**EXCERPT TO READ**
------------------------------------------------------------------------
This question assumes that average human intelligence has not changed significantly during the most recent 200,000 years of human evolution. That may be true, but we have no way to measure directly how average human intelligence has changed during this period. Evolutionary change is glacially slow. It takes hundreds of generations for substantial changes in our DNA. Furthermore, IQ tests emerged approximately 100 years ago, so our information on changes in average IQ across generations is limited.
If we ask whether the brilliant people of the ancient cultures were more intelligent than the intellectual giants of recent generations, our best guess is based upon statistics. Probability theory predicts that the best poker hand in 100 will probably be better than the best poker hand in the first 10. Similarly the most intelligent person in a country of 1 billion people will probably be more intelligent than the most intelligent person in a country of 1 million people. Since the world population in 200 BCE is estimated to be about 200 million and the present world population is about 8,000 million, it is likely that those of highest intelligence in recent generations are more intelligent than those of highest intelligence in the ancient world.
Combining this probability argument with Darwin’s principle of natural selection, we might assume that the tribes that had superior intellectual skills and technologies were more likely to prevail and reproduce than tribes of lower average intelligence. We do know that within some societies, those perceived to have the highest intelligence were given special status and encouraged to reproduce. This kind of in-breeding within the society over many generations led to a higher general intelligence in the same way that breeding the fastest thoroughbreds has led to faster horses.
As societies became more intellectually oriented, developing increasingly more sophisticated technologies and building the abstract skills of reading and writing, this environmental stimulation further accelerated the intelligence of young people as their brains advanced through the periods of neural production and pruning. The difference in the cave etchings of primitive populations and the art of the Renaissance reveals human advances in technology as well as the increased sophistication of human perception.
However, when it comes to intellectual acuity, the kind measured by IQ tests, or intellectual creativity, as measured by achievements, the variance among individuals is greater than the variance between the ancient and current populations. For example, great intellects like Thales, Socrates, Plato, Aristotle, Euclid, Confucius, Buddha and others were far more intelligent than most people alive today, yet the average intelligence of today’s population (as measured by IQ tests) probably exceeds the average intelligence of people a few thousand years ago,
Of course, the Flynn Effect and the Reverse Flynn Effect suggest that the average intelligence of a population fluctuates across generations. (See: Are Humans becoming Less Intelligent? – Intelligence and IQ ) Furthermore, cultures vary in their ability to nurture genetic gifts, so there is some variability in average intelligence across cultures. The study of epigenetic effects, whereby genes are “turned on and off” by environmental factors is still in its infancy, and in the years ahead, we may discover a deeper connection between genes and environment.
Today, many of the people in the industrialized and wealthiest countries are practising birth control while the greatest increases in population are occurring in countries where intellectual stimulation is limited and intelligence is not rewarded. This may have a long-term effect on the gene pool of successive generations, depending upon whether such trends change over time.
------------------------------------------------------------------------
**RECORDED DATA**
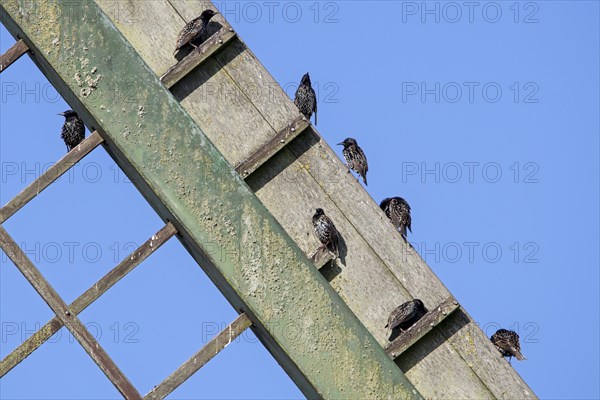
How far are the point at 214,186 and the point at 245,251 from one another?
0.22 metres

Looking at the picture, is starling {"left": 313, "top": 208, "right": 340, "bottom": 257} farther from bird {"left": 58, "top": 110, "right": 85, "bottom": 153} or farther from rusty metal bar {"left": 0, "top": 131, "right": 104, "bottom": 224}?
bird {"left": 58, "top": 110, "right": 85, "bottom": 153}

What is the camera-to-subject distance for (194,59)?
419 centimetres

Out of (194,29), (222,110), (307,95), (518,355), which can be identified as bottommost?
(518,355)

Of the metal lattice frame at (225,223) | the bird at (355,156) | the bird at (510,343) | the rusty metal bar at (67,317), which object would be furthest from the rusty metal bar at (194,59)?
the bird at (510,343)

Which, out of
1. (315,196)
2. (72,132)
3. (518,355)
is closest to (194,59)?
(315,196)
------------------------------------------------------------------------
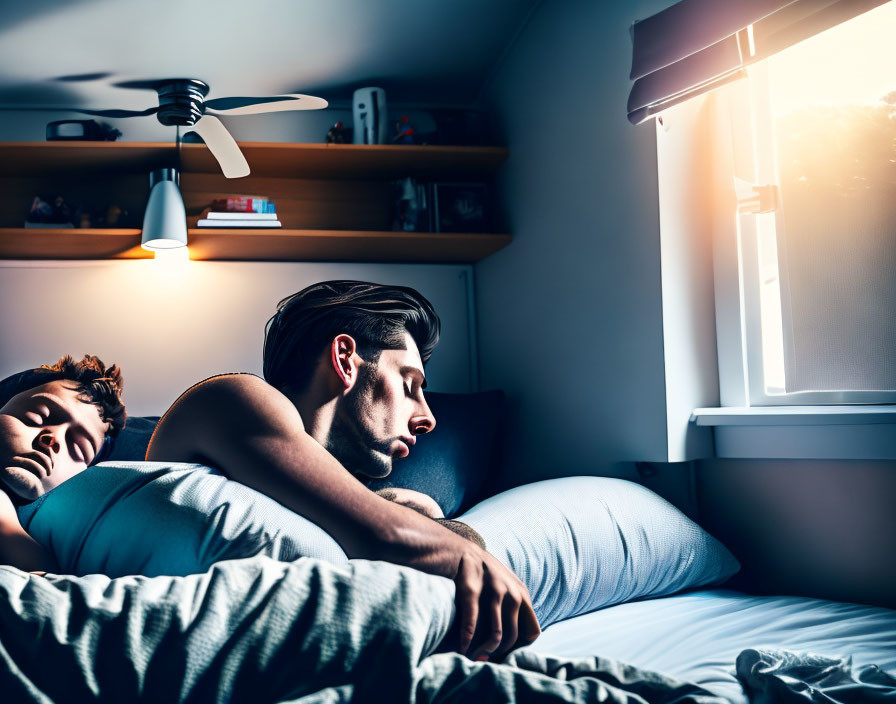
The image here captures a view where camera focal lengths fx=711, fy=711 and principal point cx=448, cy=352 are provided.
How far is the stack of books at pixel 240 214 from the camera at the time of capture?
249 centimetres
------------------------------------------------------------------------
**TASKS FOR THIS EXERCISE**
**a)** Name every great intellect that the essay on human intelligence lists by name.
**b)** Answer these questions from the essay on human intelligence, each on its own line:
(i) Approximately how long ago did IQ tests emerge?
(ii) What is the estimated world population in 200 BCE?
(iii) Which two effects suggest that the average intelligence of a population fluctuates across generations?
**c)** Reproduce the portion of the essay on human intelligence that begins with the words "As societies became" and ends after the words "of human perception.".
Rely only on the essay on human intelligence, not on the data.

**RESULTS BY TASK**
**a)** Thales, Socrates, Plato, Aristotle, Euclid, Confucius, Buddha

**b)**
(i) Approximately 100 years ago.
(ii) About 200 million.
(iii) The Flynn Effect and the Reverse Flynn Effect.

**c)**
As societies became more intellectually oriented, developing increasingly more sophisticated technologies and building the abstract skills of reading and writing, this environmental stimulation further accelerated the intelligence of young people as their brains advanced through the periods of neural production and pruning. The difference in the cave etchings of primitive populations and the art of the Renaissance reveals human advances in technology as well as the increased sophistication of human perception.